Por Em Tempo Notícias (Foto: Marco Antônio/Secom Maceió)
Denunciar as tragédias sociais, eternizá-las na história com imagens, testemunhos, registrar a omissão do poder público usando como ferramentas uma filmadora e máquina fotográfica. Essa é a rotina do cineasta argentino quase brasileiro, Carlos Pronzato, radicado no Brasil e morador da cidade de Salvador na Bahia, desde o final dos anos 80, depois de andar por dez anos pela América Latina conhecendo gente, vivenciando o drama social da população em cada país. E ele garante que visitou todos os países latinos durante essa espécie de vida nômade e conheceu de perto as aflições do povo da América Latina.
É com essa bagagem e esse espírito libertário, como ele próprio diz, que Carlos Pronzato esteve em Maceió e durante alguns dias acompanhou de perto o drama dos moradores e empreendedores dos cinco bairros afetados por afundamento em consequência da mineração predadora de salgema pela Braskem. Um processo que estava ativo há 40 anos e deixa danos físicos, morais, emocionais e financeiros permanentes para 67 mil moradores, 4.500 empreendedores, 30 mil trabalhadores demitidos e 15 mil residências destruídas levando junto memórias, o passado e o futuro de todos os afetados.

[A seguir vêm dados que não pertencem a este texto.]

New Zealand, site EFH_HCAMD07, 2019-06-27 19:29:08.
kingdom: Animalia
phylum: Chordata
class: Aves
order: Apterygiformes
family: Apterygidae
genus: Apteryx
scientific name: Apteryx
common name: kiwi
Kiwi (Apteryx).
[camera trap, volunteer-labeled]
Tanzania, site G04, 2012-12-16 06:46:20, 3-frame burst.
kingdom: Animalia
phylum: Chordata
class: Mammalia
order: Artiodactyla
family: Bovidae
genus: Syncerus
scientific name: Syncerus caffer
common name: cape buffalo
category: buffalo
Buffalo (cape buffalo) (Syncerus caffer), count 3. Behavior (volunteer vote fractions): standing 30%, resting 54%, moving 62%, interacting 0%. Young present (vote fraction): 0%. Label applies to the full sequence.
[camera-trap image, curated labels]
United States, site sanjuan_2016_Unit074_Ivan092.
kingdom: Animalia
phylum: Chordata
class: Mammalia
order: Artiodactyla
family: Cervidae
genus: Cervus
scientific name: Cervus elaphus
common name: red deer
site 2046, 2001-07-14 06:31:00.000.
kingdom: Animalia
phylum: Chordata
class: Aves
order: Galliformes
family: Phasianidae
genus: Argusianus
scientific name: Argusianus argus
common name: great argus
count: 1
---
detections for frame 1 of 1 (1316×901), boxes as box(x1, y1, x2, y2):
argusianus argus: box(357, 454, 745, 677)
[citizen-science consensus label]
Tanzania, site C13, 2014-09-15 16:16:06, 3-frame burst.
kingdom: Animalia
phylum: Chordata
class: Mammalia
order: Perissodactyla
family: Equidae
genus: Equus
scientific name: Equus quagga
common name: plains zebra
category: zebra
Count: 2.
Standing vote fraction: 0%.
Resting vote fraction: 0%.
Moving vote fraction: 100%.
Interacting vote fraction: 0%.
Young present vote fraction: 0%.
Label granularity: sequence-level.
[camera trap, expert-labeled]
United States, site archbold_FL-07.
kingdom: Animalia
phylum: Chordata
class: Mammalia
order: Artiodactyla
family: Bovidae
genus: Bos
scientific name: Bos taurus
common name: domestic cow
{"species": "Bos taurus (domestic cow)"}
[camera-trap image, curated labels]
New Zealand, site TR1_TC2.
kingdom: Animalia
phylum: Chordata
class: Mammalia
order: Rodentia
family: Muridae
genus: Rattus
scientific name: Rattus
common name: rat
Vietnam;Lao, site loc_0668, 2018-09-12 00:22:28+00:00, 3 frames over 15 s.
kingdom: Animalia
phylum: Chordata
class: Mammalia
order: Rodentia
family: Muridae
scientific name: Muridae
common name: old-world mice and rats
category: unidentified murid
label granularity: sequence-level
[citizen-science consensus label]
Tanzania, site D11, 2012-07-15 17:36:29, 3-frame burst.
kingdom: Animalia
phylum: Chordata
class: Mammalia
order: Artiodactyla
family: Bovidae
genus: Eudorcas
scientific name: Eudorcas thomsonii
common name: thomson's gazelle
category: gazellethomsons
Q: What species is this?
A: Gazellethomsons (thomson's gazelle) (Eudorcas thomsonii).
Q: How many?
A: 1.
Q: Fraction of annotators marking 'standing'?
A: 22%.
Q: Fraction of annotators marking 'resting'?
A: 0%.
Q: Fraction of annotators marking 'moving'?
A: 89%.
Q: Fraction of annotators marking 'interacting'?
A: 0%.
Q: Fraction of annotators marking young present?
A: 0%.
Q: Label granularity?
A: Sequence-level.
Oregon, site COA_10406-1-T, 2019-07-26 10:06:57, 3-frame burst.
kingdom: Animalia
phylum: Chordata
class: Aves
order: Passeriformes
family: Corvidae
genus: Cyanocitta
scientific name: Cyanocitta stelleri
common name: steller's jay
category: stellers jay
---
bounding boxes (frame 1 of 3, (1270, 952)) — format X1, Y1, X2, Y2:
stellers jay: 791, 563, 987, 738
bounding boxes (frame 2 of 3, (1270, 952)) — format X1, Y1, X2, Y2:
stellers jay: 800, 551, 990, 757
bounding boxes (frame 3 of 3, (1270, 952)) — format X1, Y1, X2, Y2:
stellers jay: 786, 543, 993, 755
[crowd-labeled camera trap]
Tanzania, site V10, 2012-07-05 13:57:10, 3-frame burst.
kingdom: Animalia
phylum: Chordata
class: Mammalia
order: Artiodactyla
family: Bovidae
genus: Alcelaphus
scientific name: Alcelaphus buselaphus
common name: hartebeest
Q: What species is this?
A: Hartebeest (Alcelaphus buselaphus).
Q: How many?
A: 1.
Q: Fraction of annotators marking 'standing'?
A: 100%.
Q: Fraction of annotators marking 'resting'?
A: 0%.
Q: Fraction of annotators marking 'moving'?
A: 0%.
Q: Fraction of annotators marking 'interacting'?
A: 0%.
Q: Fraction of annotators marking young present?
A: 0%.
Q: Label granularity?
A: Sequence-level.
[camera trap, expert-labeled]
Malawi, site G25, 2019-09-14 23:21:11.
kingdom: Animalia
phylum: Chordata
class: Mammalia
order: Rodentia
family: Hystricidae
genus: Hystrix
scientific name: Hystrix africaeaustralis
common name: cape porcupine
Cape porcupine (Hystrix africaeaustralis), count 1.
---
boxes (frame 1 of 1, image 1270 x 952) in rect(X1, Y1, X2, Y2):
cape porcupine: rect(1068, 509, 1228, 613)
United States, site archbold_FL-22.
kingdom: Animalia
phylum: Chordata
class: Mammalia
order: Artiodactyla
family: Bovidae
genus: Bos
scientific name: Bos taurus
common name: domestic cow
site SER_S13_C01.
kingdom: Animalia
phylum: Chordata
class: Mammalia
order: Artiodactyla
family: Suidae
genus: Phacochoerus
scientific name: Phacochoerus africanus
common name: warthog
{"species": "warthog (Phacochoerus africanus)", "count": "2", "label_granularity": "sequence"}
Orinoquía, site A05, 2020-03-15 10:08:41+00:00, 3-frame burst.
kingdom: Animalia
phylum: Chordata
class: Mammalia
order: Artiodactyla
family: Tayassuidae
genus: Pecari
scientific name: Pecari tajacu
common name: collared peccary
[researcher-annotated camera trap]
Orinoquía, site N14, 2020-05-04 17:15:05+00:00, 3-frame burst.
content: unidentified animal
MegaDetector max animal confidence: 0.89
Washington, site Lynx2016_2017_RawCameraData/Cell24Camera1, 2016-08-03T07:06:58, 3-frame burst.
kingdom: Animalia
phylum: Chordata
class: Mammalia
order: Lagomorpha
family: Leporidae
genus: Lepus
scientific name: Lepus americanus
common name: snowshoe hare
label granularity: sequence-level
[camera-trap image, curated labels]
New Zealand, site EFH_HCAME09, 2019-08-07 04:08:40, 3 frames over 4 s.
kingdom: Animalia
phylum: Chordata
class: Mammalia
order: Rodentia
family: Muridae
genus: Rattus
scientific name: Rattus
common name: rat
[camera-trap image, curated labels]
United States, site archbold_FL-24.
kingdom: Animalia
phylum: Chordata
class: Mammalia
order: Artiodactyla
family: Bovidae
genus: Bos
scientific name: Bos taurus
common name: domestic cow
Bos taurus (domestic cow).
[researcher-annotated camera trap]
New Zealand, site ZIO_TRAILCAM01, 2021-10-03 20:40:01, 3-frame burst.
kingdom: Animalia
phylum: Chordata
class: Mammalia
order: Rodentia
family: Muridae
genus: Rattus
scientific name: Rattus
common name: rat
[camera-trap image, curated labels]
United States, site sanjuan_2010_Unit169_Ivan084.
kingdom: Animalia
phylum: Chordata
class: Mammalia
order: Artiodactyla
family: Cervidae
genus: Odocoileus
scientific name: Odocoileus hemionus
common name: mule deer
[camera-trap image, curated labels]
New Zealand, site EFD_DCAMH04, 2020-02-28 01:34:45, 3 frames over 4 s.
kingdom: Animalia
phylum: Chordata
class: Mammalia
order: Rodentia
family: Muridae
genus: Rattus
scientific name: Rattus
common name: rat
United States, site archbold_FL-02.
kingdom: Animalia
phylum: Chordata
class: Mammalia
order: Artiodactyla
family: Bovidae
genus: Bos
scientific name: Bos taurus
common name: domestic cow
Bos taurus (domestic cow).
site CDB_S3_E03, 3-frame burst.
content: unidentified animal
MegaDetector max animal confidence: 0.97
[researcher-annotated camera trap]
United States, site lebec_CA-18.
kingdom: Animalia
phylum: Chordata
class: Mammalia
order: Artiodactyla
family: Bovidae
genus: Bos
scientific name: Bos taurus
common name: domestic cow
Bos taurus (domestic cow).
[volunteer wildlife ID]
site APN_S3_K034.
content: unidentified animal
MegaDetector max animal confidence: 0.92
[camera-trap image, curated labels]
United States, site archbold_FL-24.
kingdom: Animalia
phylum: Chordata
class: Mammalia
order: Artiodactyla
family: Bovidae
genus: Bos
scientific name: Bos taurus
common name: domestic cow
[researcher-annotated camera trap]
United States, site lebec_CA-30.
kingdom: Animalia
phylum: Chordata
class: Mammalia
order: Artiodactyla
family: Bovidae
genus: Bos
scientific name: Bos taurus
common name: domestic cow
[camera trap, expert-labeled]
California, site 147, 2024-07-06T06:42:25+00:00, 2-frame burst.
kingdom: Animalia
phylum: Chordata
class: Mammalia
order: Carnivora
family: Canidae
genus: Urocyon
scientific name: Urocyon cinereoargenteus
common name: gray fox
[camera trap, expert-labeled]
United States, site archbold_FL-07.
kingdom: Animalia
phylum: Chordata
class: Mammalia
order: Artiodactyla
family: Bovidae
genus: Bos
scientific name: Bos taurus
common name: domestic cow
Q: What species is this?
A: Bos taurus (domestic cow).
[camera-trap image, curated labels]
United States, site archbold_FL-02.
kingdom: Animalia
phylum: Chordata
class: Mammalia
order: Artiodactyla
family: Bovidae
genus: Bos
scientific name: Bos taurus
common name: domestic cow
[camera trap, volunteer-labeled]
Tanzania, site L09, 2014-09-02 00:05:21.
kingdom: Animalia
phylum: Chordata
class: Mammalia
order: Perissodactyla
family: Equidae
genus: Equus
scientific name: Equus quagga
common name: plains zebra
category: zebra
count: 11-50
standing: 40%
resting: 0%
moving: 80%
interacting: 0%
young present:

Tudo que ele viu e ouviu foi transformado num documentário de 1 hora e 20 minutos; cujo título é “A Braskem passou por aqui: a catástrofe de Maceió”; com depoimentos, drama, sofrimento, omissão dos poderes constituídos, a sensação de impunidade das vítimas e o futuro incerto em relação as indenizações da Braskem, que segue ditando as regras em termos de valores, prazos, retirada de proprietários das casas e quase nenhum diálogo com os atingidos. Uma tragédia sem precedentes no mundo e que merece total atenção também da imprensa brasileira, ressalta o cineasta, mas tem passado despercebida.
O longa metragem será pré-lançado em São Paulo no dia 22 deste mês, às 19 horas no espaço Corp Tower, na rua Bela Cintra, 1.200, próximo a avenida Paulista, e será uma oportunidade para que o Brasil inteiro veja o que a exploração mineral predatória e sem a correta fiscalização dos órgãos públicos ambientais fez com uma das cidades cujo potencial turístico é um dos principais do nordeste. O lançamento em Alagoas deverá ser também nesse mês de julho, cenário da tragédia.
Carlos Pronzato é especialista no assunto e revela que gosta de circular nos espaços universitários, sindicais, entre os movimentos sociais. Ele já fez cerca de 80 documentários com os mais diversos temas como o MST – Movimento dos Sem Terra, Marighela, a vida do Padre Julio Lancelotti, a dívida pública brasileira, a luta pelo direito a água na Bolívia, as greves históricas no Brasil e na Argentina. Também documentou a ocupação de escolas paulistas pelos estudantes, a greve dos professores do Rio Grande do Sul, o assassinato de Mestre Moa na Bahia, num Brasil dividido politicamente.
Entre esses documentários, três feitos no Brasil chamam a atenção pela semelhança. São tragédias ambientais e sociais cuja responsabilidade é a ação do homem e abordam o rompimento da barragem da Vale do Rio Doce em Brumadinho, interior de Minas Gerais; o apagão no Amapá e o afundamento dos bairros de Maceió, Alagoas. Em todos, a negligência de empresas e governos e a lentidão da justiça. Uma espécie de trilogia da tragédia que tem como tema central a destruição de famílias, cidades, bairros e a indiferença dos envolvidos.
Vítimas da tragédia testemunham para o documentário
Carlos Pronzato destaca que fazer esses documentários não é “a nossa prioridade é preservar memórias, garantir o acesso e o registro a essas histórias, dar voz a injustiçados, a movimentos sociais”. O pré lançamento em São Paulo é uma forma de dar visibilidade nacional à tragédia em Alagoas que, ao contrário de Brumadinho e o Amapá, continua acontecendo, o solo continua afundando e ninguém sabe quando vai parar, e se terá mais pessoas atingidas.
A saga do cineasta argentino quase brasileiro, que também é diretor teatral, poeta e escritor, lhe rendeu vários prêmios nacionais e internacionais como o do Conselho Latino-Americano de Ciência Sociais – CLACSO em 2008 e o prêmio italiano Roberto Rosselini em 2009. No Brasil foi agraciado com prêmio Liberdade de Imprensa da Tribuna Livre no Rio de Janeiro, em 2019; melhor filme no Festival de Caraguases em Minas Gerais em 2020 e o prêmio Diretos Humanos da Ordem dos Advogados do Brasil do Rio Grande do Sul.